Where the hell is my grandfather? 

By that point, any thought of mimicking my grandfather’s gentle, elegant voice had been overwhelmed by the daily demand to produce hard-hitting, clipped, on-point speeches written to reach not the avid reader of classical literature, but the man- or woman-in-the-street whose skeptical views toward politicians required quick but memorable positions and promises.

I enjoyed a side job as a frequent columnist for the up-and-coming national newspaper, USA Today. My columns were usually assigned with often only an evening’s notice of x-number of words on a topic due for the next morning’s paper. Writing on such tight deadlines, with a specific word count (not much more than 400 words), does cause a writer to focus. It’s also a great way to learn to self-edit and to be brutal about it.

The journey begins to settle down, and a voice comes through 

After a few Congressional campaign seasons during which I built a new skill set, I was hired to write speeches for a string of cabinet secretaries, and that transition managed to bring me full circle back to a place where I could begin working on my own style while respecting the groundwork my grandfather and parents laid for me.

The upside of speechwriting for a cabinet secretary is having more latitude to develop long-form, deliberate writing. Speeches of 30- to 50 minutes (3,000–5,000 words) are not uncommon, and the topics are as varied as the audiences. There is usually time to research, time to confer, and time to build a bond with your boss. If you are lucky — and I was — your boss becomes a partner in the writing process. He or she offers the broad strokes — the vision thing — and personal preferences in terms of favorite phrases, anecdotes, idioms, speaking habits. Your value as their writer is their faith in you to embrace those characteristics and weave them into the story of the speech, applying your own writing style to meet their needs.

The more speeches I wrote (more than 200 per year), the more it began to dawn on me that what I was doing was akin to being a screenwriter: writing words for directors and actors to perform.

He was with me all the time 

And the realization that that was exactly what my grandfather had done all those years ago in Hollywood finally connected me to him in a way that assured his legacy without sacrificing my own voice.

I retired six years ago and returned to writing for myself. The transition from being an on-demand, high-production speechwriter to owning my own work, setting my own schedule, and choosing the topics I want to write about has not been all that difficult. Between 1966 and my first job as a newbie reporter, and 2013 when I closed the door on a long and varied career as a multi-purpose writer, I learned a lot about myself and the writing legacy I once thought I had to emulate.

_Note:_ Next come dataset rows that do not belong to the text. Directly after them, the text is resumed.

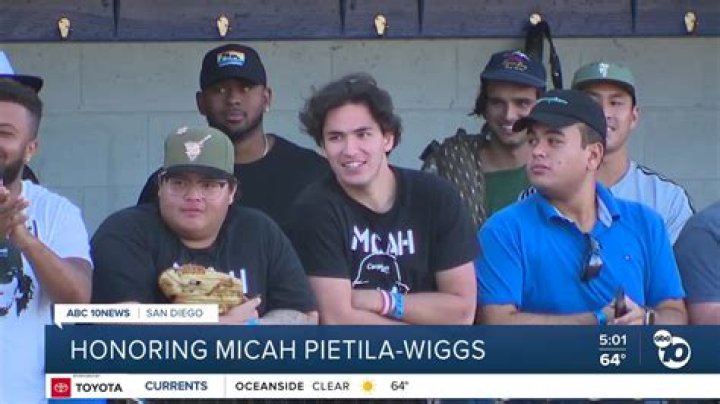 Who was Micah Pietila-Wiggs? Age, height, parents, girlfriend, baseball team, net worth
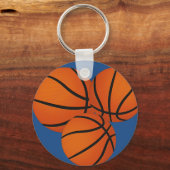 Porte-clés Porte - clé de basket-ball (Recto)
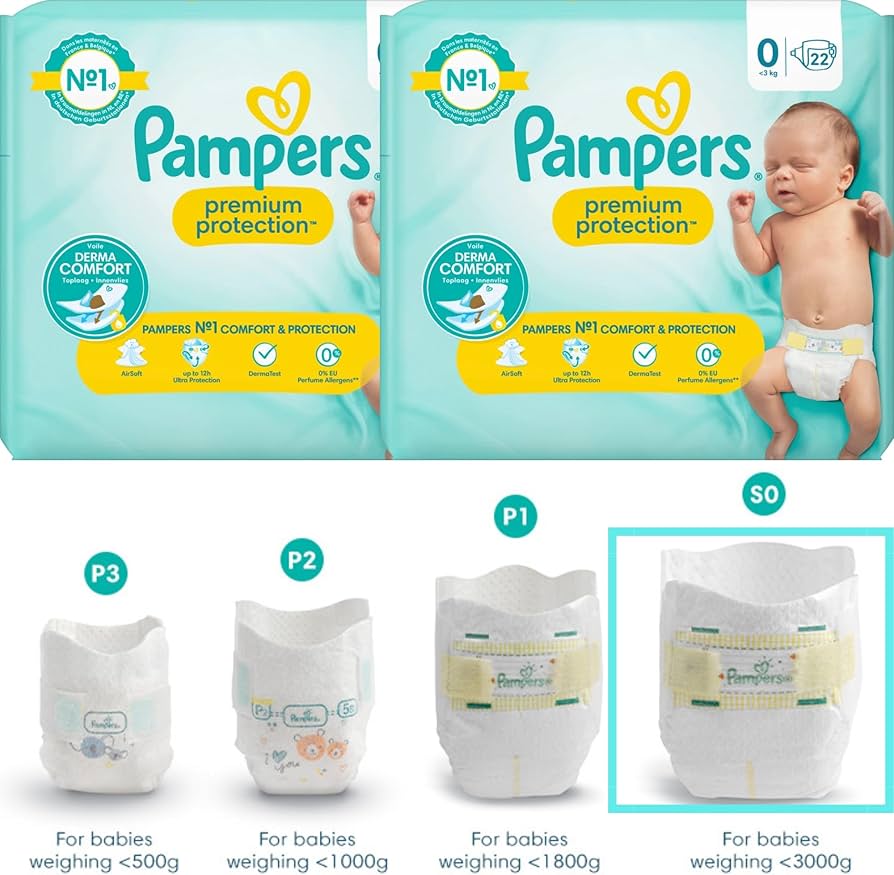 pampers wcześniakom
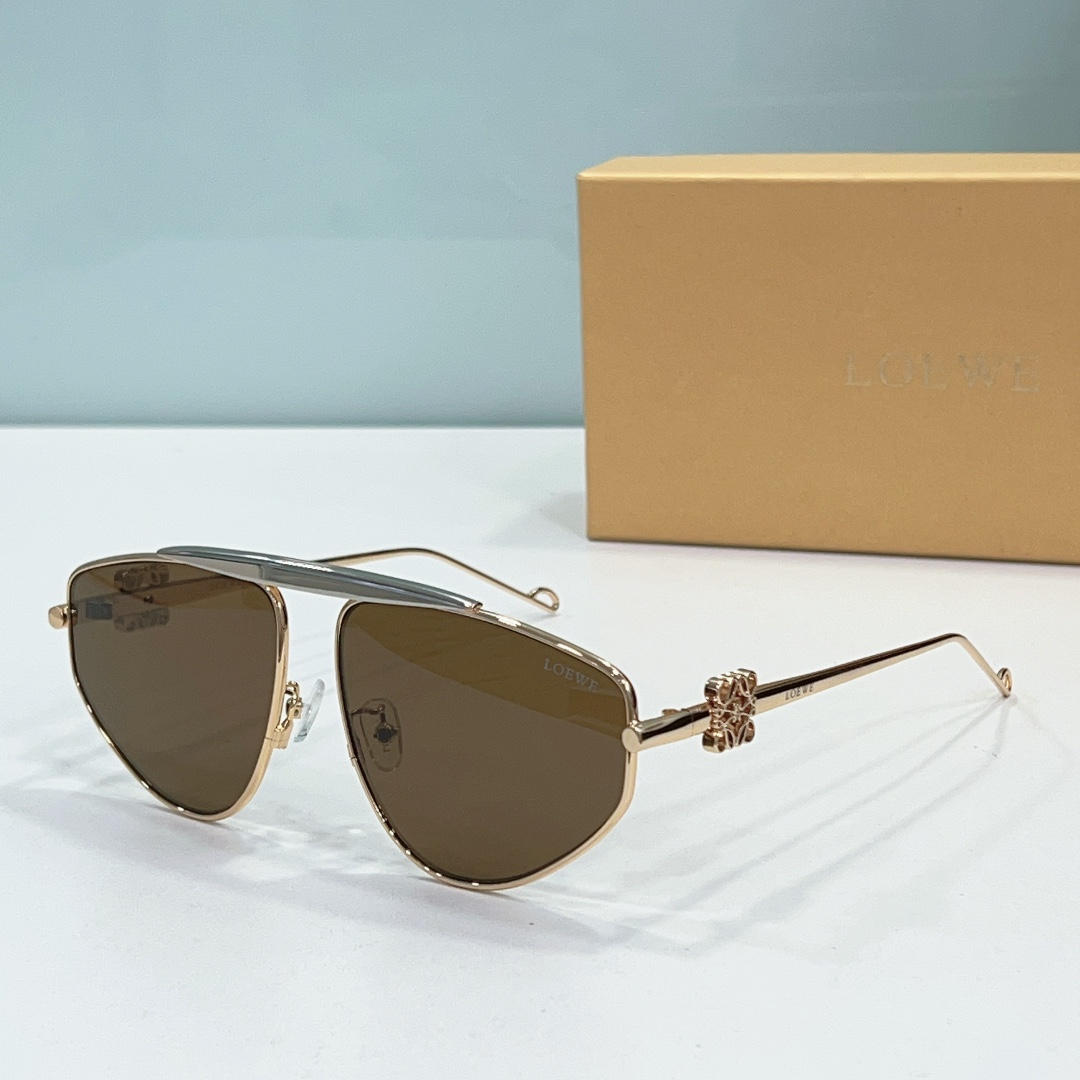 Loewe Metallic Gradient Sunglasses Top Quality
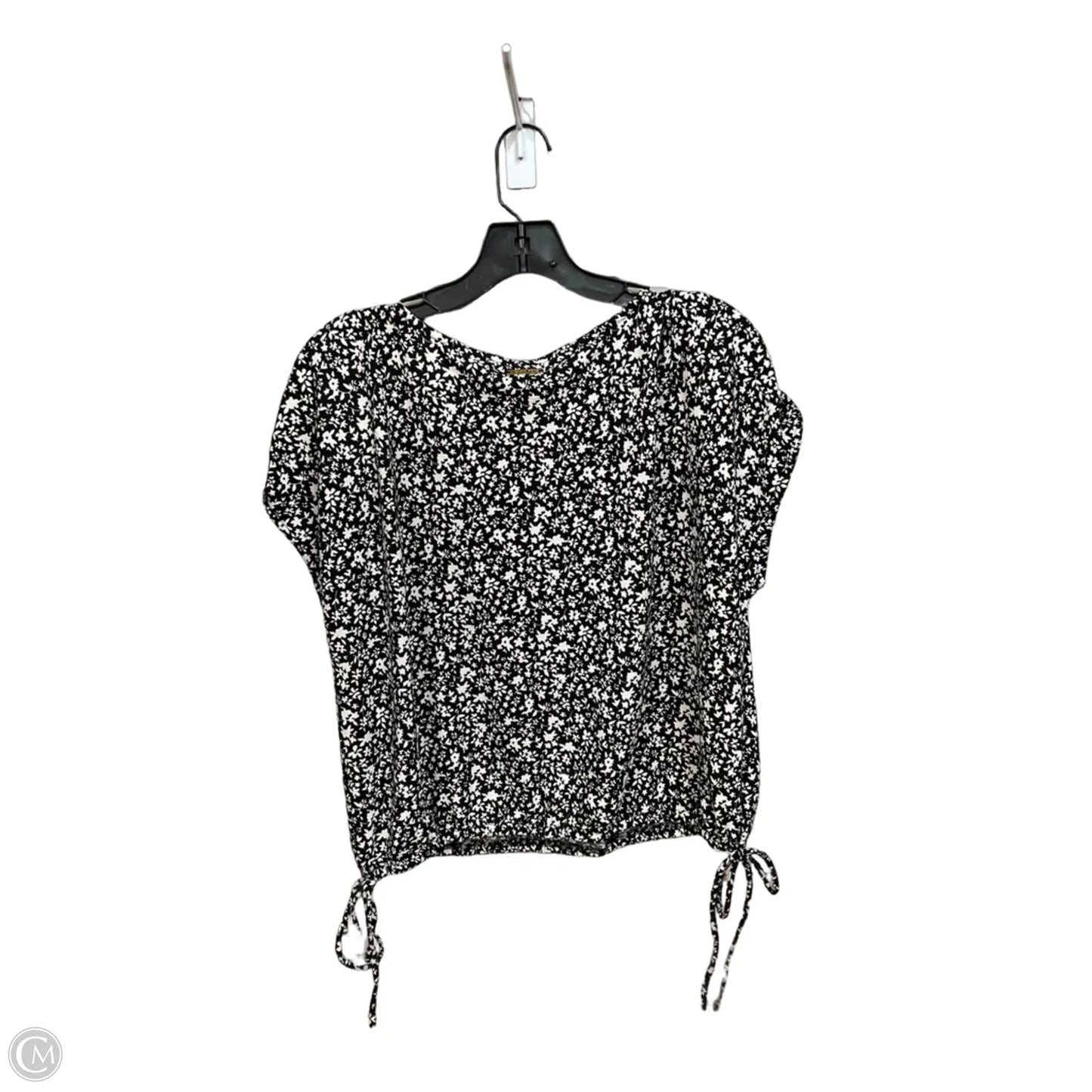 Top Sleeveless By Michael By Michael Kors In Floral Print, Size: M
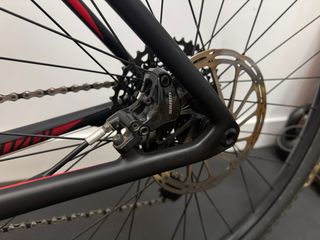 Bicicleta MTB Specialized Negra/Roja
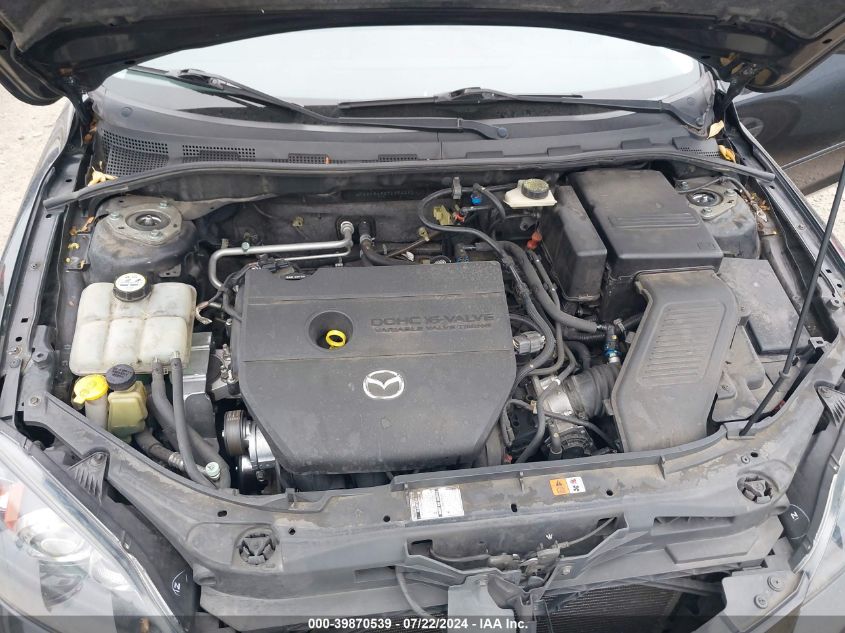 2007 Mazda Mazda3 S Grand Touring VIN: JM1BK343271652261 Lot: 39870539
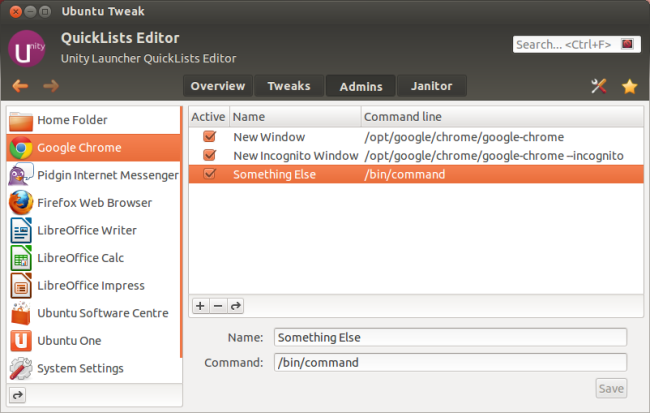 Редактор QuickLists для Unity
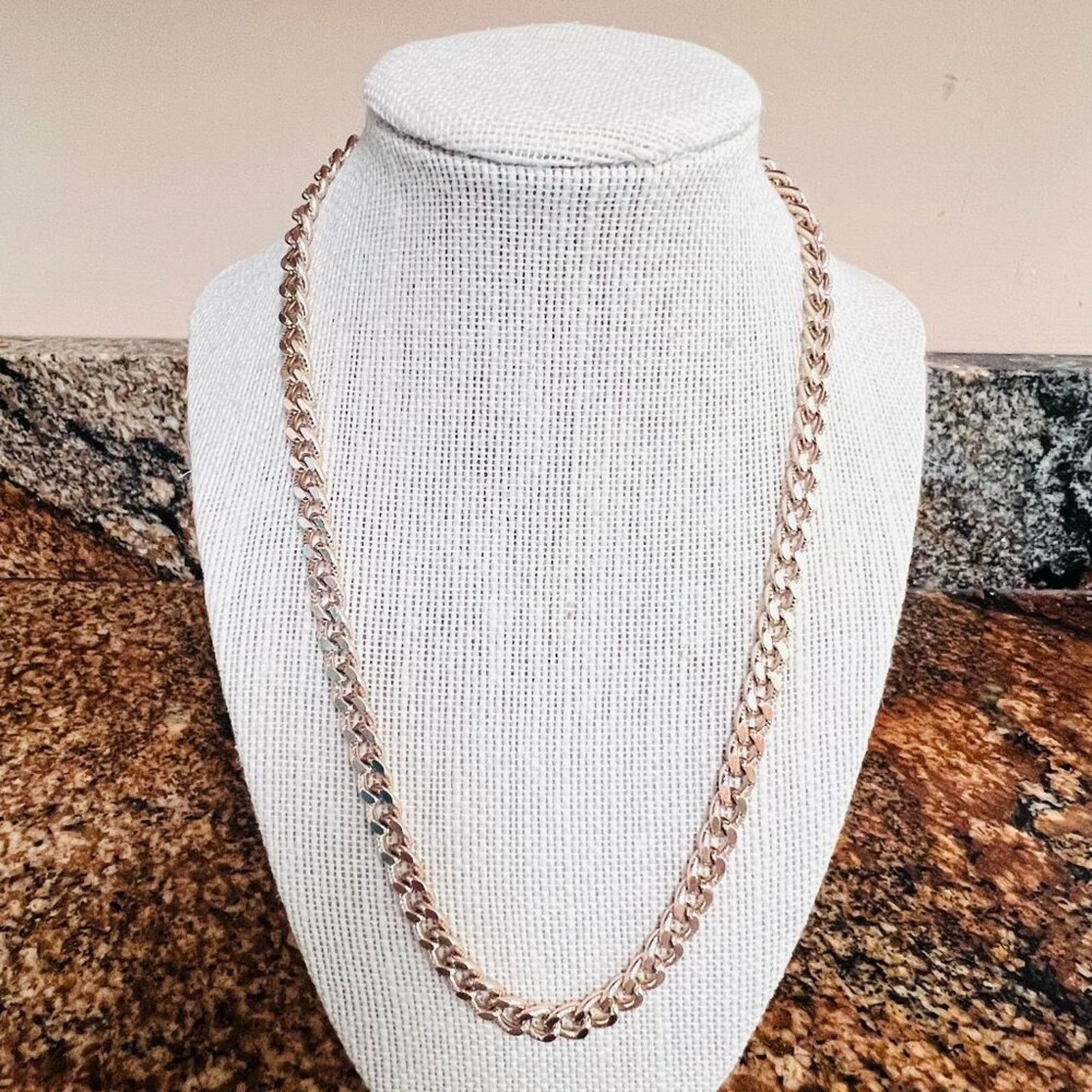 & Other Stories England Goldtone Chain Necklace Size ONE SIZE - 1 Thumbnail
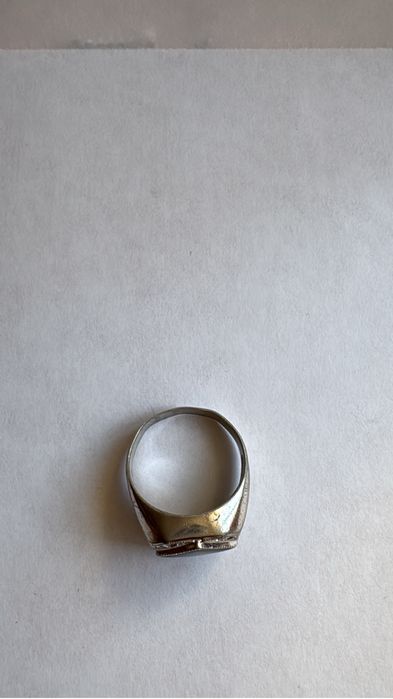 Мужской серебряный перстень Размер 21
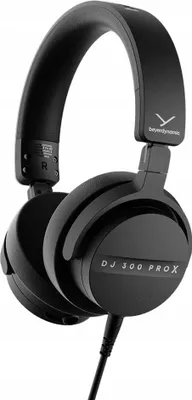 Beyerdynamic DJ 300 Pro X – professioneller DJ-Kopfhörer mit zwei Paar Ohrpolstern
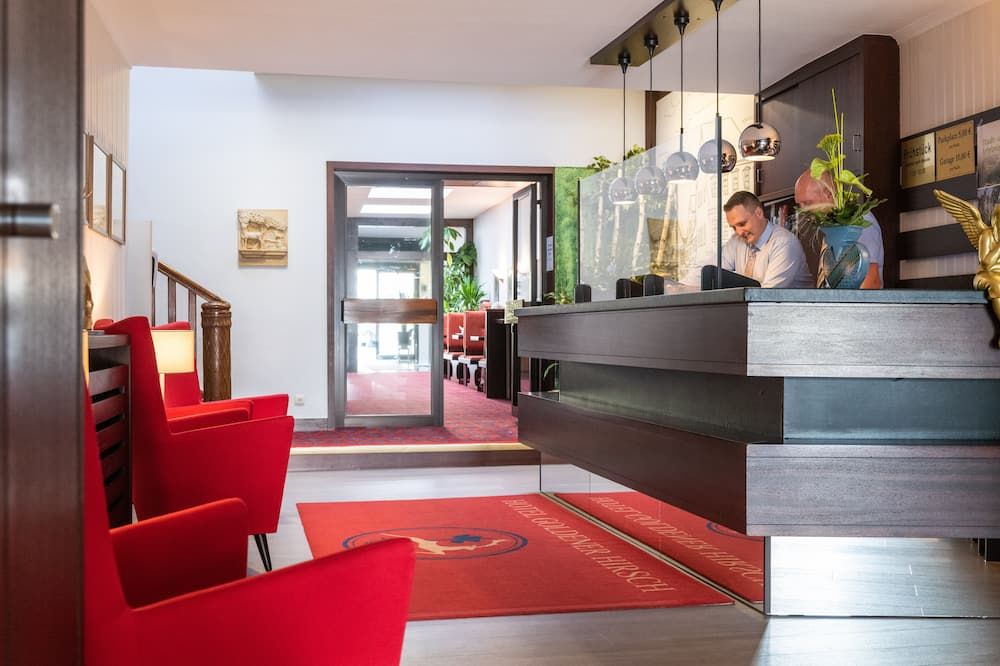 Front desk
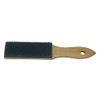 TIMCO File Cleaning Brush-110 x 40 Rows, Wood, Brown, 260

The journey has been anything but predictable; it has included miserable failures, unexpected successes, and lots of introspection.

I learned to be grateful for the discipline my grandfather and parents told me would be necessary in order to endure the long uphill climb to my own personal peak of success; I learned that it is possible to write in someone else’s voice, but it is not possible to divorce yourself entirely from your inner creative voice; and I learned that success in the pursuit of writing satisfaction is tied to one’s ability to adapt and change with the times, to hold fast to high standards while being open to new approaches.

In the end, I recognize that my grandfather’s footsteps are not mine; his success came from his own inner voice, and while I admire what he accomplished, I have to let my voice speak for itself.